* start *
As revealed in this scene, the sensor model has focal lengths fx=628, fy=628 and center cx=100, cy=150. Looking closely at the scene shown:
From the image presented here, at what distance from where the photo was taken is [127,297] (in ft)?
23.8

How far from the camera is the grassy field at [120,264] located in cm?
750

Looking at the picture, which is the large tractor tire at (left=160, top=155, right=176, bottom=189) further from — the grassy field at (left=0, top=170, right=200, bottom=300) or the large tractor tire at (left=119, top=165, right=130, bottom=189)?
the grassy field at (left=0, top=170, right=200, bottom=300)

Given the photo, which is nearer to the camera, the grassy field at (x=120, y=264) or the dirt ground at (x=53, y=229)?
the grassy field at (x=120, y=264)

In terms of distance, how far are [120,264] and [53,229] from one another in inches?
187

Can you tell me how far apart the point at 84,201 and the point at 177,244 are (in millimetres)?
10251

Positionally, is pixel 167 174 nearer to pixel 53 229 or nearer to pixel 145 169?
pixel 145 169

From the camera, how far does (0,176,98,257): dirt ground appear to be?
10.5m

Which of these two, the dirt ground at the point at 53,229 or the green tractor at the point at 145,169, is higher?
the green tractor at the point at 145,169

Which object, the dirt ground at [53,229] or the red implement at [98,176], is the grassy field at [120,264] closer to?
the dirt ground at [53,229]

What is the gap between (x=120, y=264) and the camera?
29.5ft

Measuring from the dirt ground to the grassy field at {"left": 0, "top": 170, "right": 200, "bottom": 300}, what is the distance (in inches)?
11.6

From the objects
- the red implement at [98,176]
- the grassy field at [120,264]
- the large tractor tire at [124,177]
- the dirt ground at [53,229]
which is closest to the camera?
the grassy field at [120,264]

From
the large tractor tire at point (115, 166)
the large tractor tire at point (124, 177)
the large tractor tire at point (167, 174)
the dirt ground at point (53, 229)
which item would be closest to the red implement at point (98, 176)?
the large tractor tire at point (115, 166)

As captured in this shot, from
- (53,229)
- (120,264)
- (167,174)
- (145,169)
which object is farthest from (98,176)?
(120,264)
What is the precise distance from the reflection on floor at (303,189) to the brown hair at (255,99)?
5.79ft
* end *
- **What you should do**
Write out all of the records above word for word, without changing anything.

- **Exercise solution**
As revealed in this scene, the sensor model has focal lengths fx=628, fy=628 and center cx=100, cy=150. Looking closely at the scene shown:
From the image presented here, at what distance from where the photo was taken is [127,297] (in ft)?
23.8

How far from the camera is the grassy field at [120,264] located in cm?
750

Looking at the picture, which is the large tractor tire at (left=160, top=155, right=176, bottom=189) further from — the grassy field at (left=0, top=170, right=200, bottom=300) or the large tractor tire at (left=119, top=165, right=130, bottom=189)?
the grassy field at (left=0, top=170, right=200, bottom=300)

Given the photo, which is nearer to the camera, the grassy field at (x=120, y=264) or the dirt ground at (x=53, y=229)?
the grassy field at (x=120, y=264)

In terms of distance, how far are [120,264] and [53,229] from one another in inches?
187

Can you tell me how far apart the point at 84,201 and the point at 177,244 are (in millimetres)?
10251

Positionally, is pixel 167 174 nearer to pixel 53 229 or nearer to pixel 145 169?
pixel 145 169

From the camera, how far does (0,176,98,257): dirt ground appear to be?
10.5m

Which of these two, the dirt ground at the point at 53,229 or the green tractor at the point at 145,169, is higher?
the green tractor at the point at 145,169

Which object, the dirt ground at [53,229] or the red implement at [98,176], is the grassy field at [120,264] closer to?
the dirt ground at [53,229]

What is the gap between (x=120, y=264) and the camera?
29.5ft

Measuring from the dirt ground to the grassy field at {"left": 0, "top": 170, "right": 200, "bottom": 300}, what is the distance (in inches)?
11.6

From the objects
- the red implement at [98,176]
- the grassy field at [120,264]
- the large tractor tire at [124,177]
- the dirt ground at [53,229]
which is closest to the camera?
the grassy field at [120,264]

From
the large tractor tire at point (115, 166)
the large tractor tire at point (124, 177)
the large tractor tire at point (167, 174)
the dirt ground at point (53, 229)
which item would be closest to the red implement at point (98, 176)?
the large tractor tire at point (115, 166)

As captured in this shot, from
- (53,229)
- (120,264)
- (167,174)
- (145,169)
which object is farthest from (98,176)?
(120,264)
What is the precise distance from the reflection on floor at (303,189) to the brown hair at (255,99)?
5.79ft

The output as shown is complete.